** Opening EXERCISE DATA block **

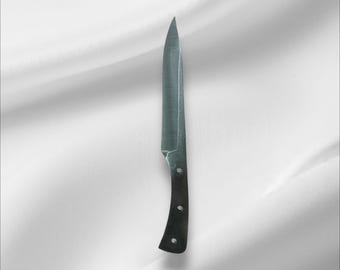 4mm 4116 Stainless Steel Knife Blank: Handmade Hunting/Bushcraft Blade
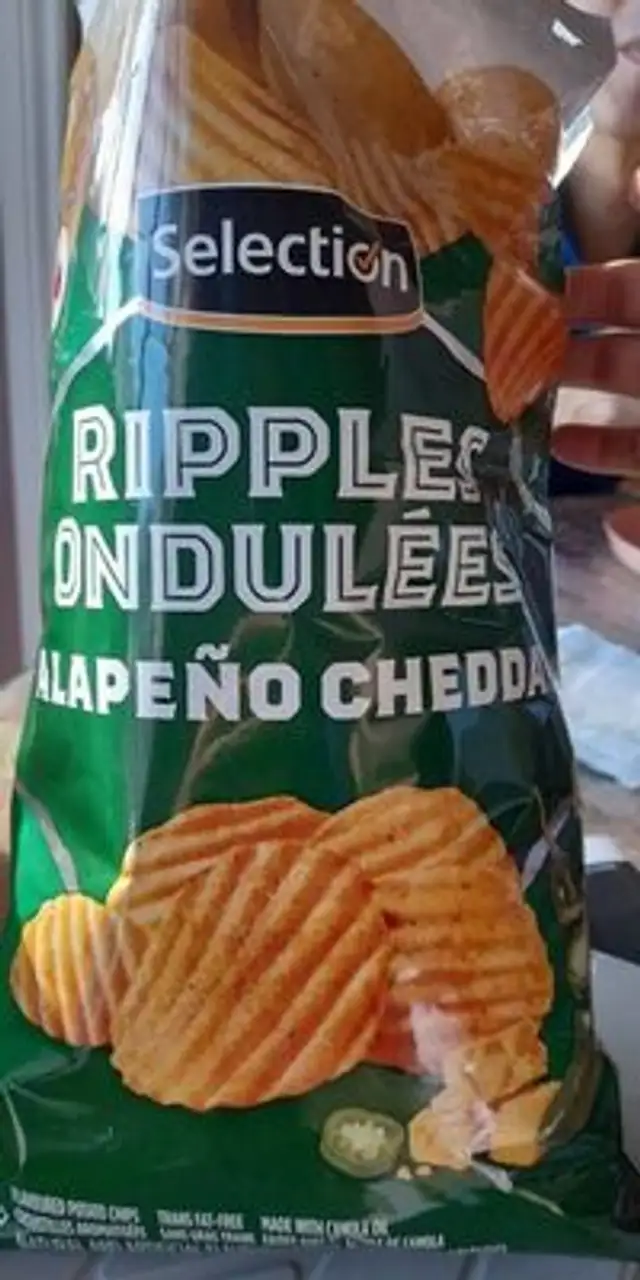Ripples jalapeno cheddar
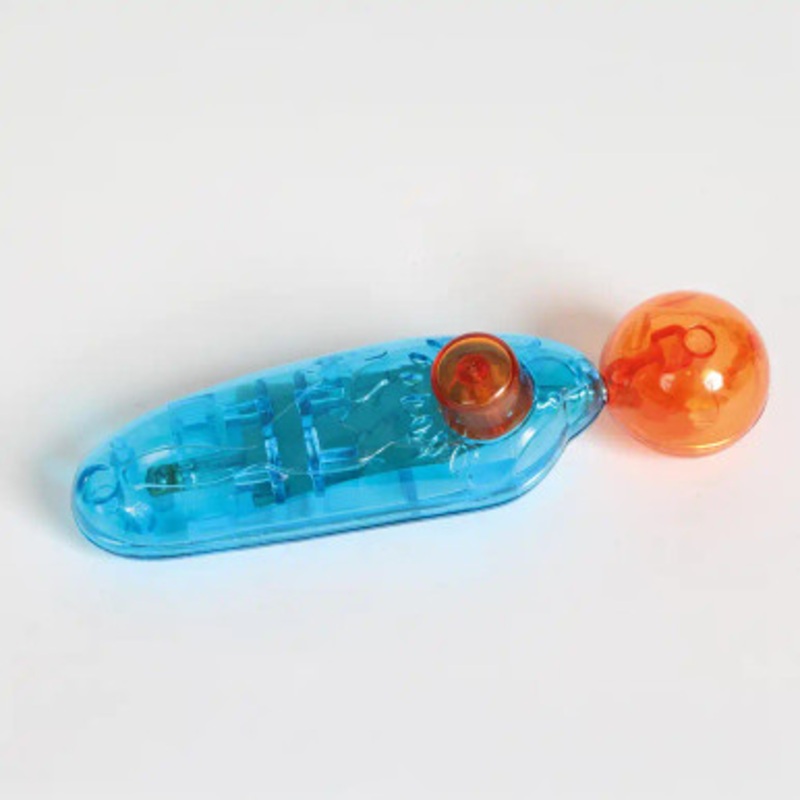 Clicker with adjustable Target Stick for Parrot Training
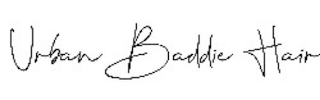 URBAN BADDIE HAIR logo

** Closing EXERCISE DATA block **

-- EXERCISE DETAILS --
All of the data above should be transcribed verbatim, with pictures omitted.

-- TASK OUTPUT --
 4mm 4116 Stainless Steel Knife Blank: Handmade Hunting/Bushcraft Blade
Ripples jalapeno cheddar
 Clicker with adjustable Target Stick for Parrot Training
 URBAN BADDIE HAIR logo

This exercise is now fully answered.